Both men and women take part in the dance, and you will see the difference between the two in a single performance. The men take part with gusto, crouched low with knees out and later whooping and shouting the accompanying song and chants, even jumping at the frenzied end of their routine. In contrast, the women dance by stepping daintily with their feet perched nimbly on the ends of their wooden geta sandals, punctuated with small kicks as they go through their choreography in tight groups. These days however, even women take part in the men’s dance.

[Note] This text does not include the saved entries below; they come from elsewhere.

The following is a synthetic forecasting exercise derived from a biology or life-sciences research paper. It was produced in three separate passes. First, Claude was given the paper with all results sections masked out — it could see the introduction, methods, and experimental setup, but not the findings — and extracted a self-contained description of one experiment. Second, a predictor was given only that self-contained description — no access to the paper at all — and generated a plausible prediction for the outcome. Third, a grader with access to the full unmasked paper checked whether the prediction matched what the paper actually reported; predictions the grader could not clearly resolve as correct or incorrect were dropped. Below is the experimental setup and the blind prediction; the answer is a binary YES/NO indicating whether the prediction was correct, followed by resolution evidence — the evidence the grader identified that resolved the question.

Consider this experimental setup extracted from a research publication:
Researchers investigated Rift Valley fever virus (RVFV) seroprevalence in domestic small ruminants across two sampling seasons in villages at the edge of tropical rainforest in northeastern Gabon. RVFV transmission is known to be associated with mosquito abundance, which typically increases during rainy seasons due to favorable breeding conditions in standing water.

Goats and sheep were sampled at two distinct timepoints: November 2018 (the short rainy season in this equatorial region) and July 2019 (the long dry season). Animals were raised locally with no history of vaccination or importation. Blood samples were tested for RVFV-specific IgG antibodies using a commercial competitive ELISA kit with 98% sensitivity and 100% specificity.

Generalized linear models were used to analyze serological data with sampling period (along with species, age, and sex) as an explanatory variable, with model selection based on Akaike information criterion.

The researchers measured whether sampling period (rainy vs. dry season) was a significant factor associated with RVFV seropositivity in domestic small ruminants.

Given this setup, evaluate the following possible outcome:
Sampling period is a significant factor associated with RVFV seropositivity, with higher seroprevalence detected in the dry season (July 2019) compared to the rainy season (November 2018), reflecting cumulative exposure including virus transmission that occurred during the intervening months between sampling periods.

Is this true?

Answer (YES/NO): NO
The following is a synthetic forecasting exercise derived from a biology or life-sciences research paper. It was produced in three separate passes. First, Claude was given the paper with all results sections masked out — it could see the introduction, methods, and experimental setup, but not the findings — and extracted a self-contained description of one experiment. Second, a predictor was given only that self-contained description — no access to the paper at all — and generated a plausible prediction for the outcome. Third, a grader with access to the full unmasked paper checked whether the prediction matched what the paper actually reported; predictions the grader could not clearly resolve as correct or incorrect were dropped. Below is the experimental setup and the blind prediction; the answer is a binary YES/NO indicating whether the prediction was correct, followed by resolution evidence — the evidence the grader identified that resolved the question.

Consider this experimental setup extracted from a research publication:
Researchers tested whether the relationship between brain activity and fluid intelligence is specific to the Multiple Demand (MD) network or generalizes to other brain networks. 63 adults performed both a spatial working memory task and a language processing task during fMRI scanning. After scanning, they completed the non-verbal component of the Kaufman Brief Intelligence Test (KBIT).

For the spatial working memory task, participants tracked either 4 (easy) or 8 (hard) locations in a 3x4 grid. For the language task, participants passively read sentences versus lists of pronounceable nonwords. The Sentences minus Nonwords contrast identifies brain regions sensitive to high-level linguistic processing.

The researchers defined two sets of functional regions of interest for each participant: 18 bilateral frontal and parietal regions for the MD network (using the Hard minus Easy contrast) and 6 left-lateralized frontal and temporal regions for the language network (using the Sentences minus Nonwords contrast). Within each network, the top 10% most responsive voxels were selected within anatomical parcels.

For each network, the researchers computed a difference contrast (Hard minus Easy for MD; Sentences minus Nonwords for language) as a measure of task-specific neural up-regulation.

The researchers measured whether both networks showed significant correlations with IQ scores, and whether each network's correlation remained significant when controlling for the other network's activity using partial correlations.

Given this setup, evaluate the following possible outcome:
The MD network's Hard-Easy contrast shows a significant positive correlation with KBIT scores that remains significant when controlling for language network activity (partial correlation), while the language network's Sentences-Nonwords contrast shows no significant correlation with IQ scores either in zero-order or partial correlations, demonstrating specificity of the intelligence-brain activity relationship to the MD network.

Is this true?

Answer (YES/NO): YES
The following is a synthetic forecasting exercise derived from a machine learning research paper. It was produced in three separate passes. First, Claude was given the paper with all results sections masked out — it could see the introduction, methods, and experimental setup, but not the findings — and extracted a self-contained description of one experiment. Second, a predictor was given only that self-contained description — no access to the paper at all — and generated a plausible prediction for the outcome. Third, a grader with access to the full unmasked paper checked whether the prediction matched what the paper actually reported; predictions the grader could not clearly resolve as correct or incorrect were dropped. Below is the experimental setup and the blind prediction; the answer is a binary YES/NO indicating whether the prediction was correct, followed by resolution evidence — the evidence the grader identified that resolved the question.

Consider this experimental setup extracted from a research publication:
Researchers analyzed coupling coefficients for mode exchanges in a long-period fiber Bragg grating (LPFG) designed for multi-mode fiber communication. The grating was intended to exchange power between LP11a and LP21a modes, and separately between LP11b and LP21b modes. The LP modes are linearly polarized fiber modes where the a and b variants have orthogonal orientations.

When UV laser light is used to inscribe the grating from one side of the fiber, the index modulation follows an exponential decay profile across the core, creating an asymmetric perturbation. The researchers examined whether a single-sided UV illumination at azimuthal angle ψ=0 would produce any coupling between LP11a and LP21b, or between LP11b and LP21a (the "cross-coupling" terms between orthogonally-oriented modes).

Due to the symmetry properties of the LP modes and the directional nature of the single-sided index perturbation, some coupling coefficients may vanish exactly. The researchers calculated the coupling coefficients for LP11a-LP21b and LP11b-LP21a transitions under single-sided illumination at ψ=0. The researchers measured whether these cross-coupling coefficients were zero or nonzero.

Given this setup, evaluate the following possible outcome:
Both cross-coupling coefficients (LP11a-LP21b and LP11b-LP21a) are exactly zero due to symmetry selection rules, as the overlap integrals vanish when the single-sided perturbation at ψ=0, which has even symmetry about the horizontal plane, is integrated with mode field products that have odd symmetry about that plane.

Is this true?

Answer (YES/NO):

Also located in the building is the lower station of the ropeway leading up to Mount Bizan. We opted not to head up to the mountain due to our early bedtime to rest up for our tour, but it is worth the visit. Mt Bizan has the best nighttime scenery in Shikoku at its peak, giving 360 degree views of the surrounding area, and is also a well known area for cherry blossom viewing. On a clear day you can even see as far out to Awaji Island and the shores of mainland Japan. To get to the top, you can take the Bizan Ropeway, an aerial lift line that was opened in 1957. It departs from the 5th floor of the museum, but do check operating hours before making your plans to visit.
Sayonara Tokushima
Overall, Tokushima was a great re-introduction to Japan for Eka and myself, after almost two years of not setting foot on the land of the rising sun. The urban cycling is great compared to the big cities thanks to less traffic, there are still a lot of remnants of the country’s traditional past there, as well as some great food choices. But we had a journey ahead of us, and all to soon had to bid the city a fond farewell.